Ouvina G B, Lemberg A, Bengochea L A
Catedra de Fisiopatologia, Facultad de Farmacia y Bioquimica, Universidad de Buenos Aires.
Arch Int Physiol Biochim Biophys. 1994 Mar-Apr;102(2):121-3. doi: 10.3109/13813459408996118.

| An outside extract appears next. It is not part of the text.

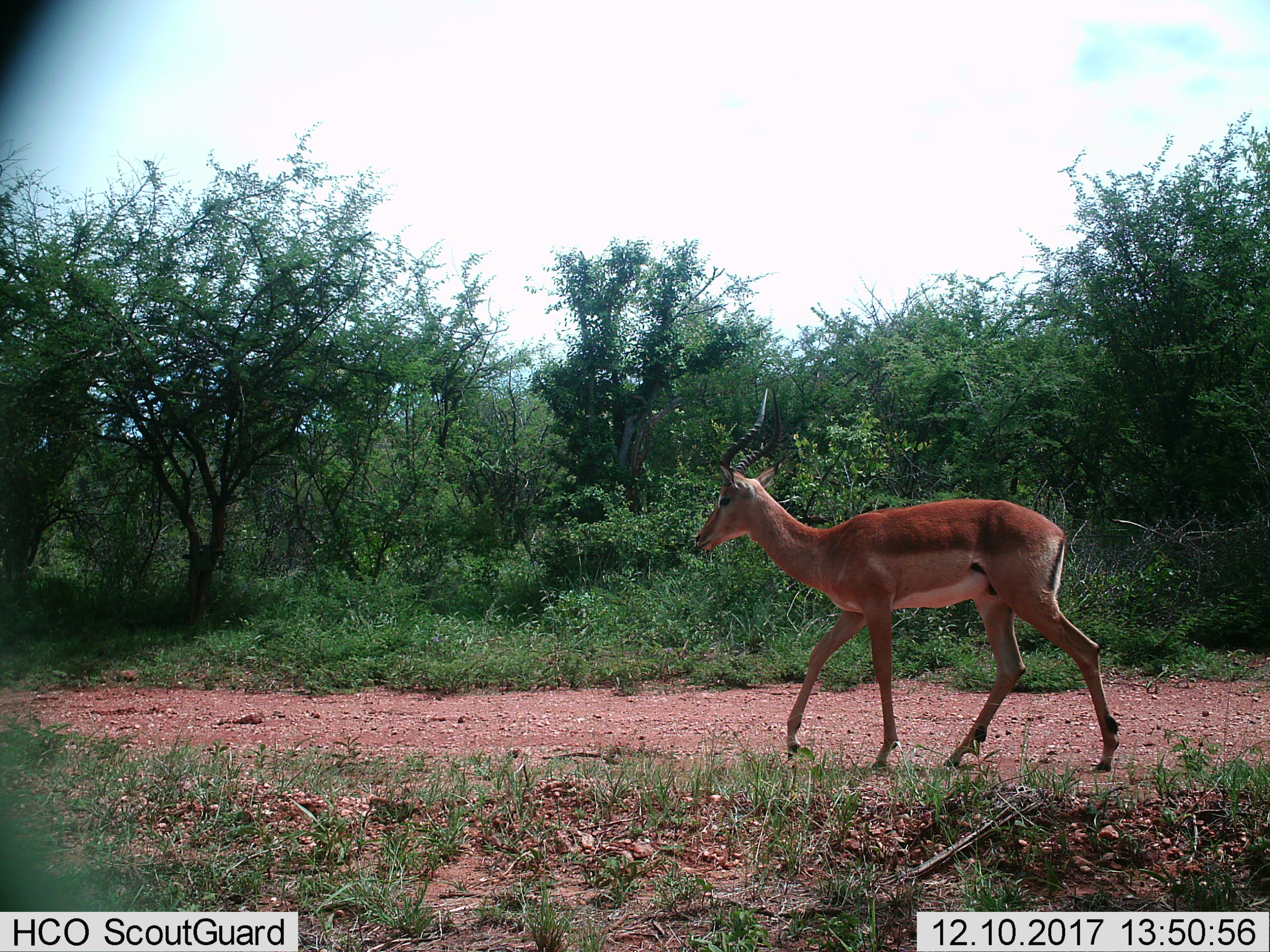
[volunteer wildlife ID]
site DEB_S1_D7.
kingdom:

Liver microsomal glucuronidation of acetaminophen, chloramphenicol, salicylic acid, lorazepam, p-nitrophenol and morphine were measured in 8 days bile duct ligated rats. Compared to normals, cholestatic rats showed a decrease of 31% for p-nitrophenol glucuronidation; salicylic acid glucuronidation increased 281%; acetaminophen glucuronidation increased 38% while morphine, chloramphenicol and lorazepam values were similar to controls. We concluded that cholestasis produces non predictable changes on liver drug glucuronidation pathways.
在8天胆管结扎大鼠中测定了对乙酰氨基酚、氯霉素、水杨酸、劳拉西泮、对硝基苯酚和吗啡的肝微粒体葡萄糖醛酸化作用。与正常大鼠相比,胆汁淤积大鼠的对硝基苯酚葡萄糖醛酸化作用降低了31%;水杨酸葡萄糖醛酸化作用增加了281%;对乙酰氨基酚葡萄糖醛酸化作用增加了38%,而吗啡、氯霉素和劳拉西泮的值与对照组相似。我们得出结论,胆汁淤积会对肝脏药物葡萄糖醛酸化途径产生不可预测的变化。